WHAT YOU WILL DO: Which lines of the data below hold "https"? Copy each of them.
== Segment start ==
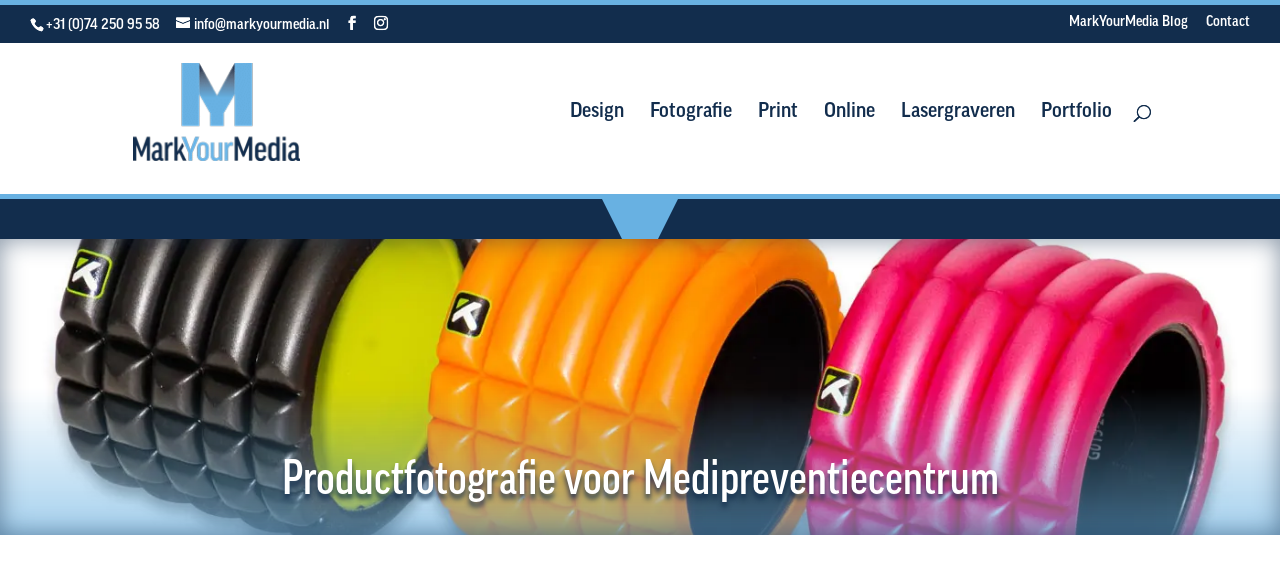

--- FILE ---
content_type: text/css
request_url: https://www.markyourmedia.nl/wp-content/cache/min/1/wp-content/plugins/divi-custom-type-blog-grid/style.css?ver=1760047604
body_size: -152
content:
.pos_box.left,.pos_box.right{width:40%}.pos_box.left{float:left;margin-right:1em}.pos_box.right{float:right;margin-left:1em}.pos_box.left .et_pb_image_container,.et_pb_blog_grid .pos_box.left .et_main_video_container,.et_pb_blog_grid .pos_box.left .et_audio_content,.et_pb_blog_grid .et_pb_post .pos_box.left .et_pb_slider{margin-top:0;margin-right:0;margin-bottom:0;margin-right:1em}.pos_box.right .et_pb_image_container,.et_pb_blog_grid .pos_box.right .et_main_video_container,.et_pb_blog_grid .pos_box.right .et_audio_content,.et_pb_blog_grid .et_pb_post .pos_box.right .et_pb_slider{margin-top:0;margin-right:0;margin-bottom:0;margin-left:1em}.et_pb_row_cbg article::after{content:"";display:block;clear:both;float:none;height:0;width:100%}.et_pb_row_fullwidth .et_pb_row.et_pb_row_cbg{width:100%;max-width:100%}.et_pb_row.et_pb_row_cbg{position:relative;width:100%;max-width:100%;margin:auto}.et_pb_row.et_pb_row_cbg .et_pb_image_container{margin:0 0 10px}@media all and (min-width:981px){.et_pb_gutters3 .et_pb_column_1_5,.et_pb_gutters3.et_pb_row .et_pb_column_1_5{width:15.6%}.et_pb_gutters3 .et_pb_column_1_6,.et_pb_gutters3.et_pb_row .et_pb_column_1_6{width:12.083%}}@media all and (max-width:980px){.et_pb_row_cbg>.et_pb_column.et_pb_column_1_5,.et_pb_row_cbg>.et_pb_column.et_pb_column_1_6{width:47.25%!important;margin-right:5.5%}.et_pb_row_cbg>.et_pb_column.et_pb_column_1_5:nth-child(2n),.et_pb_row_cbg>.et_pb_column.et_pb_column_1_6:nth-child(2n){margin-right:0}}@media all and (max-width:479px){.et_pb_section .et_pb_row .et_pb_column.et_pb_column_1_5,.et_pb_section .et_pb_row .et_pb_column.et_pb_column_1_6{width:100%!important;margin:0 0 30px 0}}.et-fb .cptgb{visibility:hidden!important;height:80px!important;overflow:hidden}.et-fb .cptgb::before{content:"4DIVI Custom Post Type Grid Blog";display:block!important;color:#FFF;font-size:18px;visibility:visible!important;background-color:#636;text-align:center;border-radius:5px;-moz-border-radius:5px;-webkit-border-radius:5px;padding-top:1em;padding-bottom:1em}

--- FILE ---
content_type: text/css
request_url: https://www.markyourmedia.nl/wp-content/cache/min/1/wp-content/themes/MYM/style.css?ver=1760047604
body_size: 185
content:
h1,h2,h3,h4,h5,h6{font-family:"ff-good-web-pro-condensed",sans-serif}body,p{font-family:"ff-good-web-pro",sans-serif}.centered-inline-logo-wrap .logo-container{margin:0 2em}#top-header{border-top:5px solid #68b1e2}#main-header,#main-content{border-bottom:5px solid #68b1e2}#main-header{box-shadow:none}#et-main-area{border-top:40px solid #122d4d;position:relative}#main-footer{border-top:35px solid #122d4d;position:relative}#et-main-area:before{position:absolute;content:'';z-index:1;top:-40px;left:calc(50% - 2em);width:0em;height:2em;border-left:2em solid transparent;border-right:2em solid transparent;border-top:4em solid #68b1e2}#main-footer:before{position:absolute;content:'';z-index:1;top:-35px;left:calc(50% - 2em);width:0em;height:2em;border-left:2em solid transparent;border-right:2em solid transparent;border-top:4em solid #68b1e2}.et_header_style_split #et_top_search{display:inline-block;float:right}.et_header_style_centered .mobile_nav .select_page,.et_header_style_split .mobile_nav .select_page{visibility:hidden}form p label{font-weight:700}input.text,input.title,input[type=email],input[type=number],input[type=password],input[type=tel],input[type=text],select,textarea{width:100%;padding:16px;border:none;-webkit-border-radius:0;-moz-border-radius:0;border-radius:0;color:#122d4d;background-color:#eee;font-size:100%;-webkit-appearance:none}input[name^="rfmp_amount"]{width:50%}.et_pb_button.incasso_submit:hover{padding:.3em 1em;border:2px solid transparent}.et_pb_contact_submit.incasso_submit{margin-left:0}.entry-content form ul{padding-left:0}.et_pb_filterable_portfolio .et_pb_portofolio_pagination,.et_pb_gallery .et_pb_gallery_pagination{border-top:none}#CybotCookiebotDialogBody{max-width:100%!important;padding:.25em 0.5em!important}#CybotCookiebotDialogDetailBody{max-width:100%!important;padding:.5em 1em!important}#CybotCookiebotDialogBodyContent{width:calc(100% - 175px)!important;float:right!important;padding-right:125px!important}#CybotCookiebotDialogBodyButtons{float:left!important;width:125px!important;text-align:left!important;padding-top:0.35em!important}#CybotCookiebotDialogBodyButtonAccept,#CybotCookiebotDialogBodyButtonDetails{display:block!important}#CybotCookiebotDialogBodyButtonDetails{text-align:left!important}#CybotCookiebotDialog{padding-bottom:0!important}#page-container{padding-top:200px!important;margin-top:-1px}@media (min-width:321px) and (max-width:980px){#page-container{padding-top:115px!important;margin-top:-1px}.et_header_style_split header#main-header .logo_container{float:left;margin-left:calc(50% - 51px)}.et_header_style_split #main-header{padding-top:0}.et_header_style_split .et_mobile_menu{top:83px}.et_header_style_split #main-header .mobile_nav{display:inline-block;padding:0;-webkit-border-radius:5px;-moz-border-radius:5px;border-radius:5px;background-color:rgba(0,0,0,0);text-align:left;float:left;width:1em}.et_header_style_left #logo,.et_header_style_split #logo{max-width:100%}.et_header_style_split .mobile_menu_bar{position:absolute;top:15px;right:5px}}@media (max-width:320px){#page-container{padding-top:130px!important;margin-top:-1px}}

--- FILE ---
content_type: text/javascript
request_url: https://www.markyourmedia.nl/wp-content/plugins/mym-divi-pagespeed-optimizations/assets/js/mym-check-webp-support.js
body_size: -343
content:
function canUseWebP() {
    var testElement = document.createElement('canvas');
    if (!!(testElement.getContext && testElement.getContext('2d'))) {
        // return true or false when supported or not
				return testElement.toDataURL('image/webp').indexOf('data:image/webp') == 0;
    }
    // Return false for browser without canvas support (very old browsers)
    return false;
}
== Segment end ==
REPLY:
request_url: https://www.markyourmedia.nl/wp-content/cache/min/1/wp-content/plugins/divi-custom-type-blog-grid/style.css?ver=1760047604
request_url: https://www.markyourmedia.nl/wp-content/cache/min/1/wp-content/themes/MYM/style.css?ver=1760047604
request_url: https://www.markyourmedia.nl/wp-content/plugins/mym-divi-pagespeed-optimizations/assets/js/mym-check-webp-support.js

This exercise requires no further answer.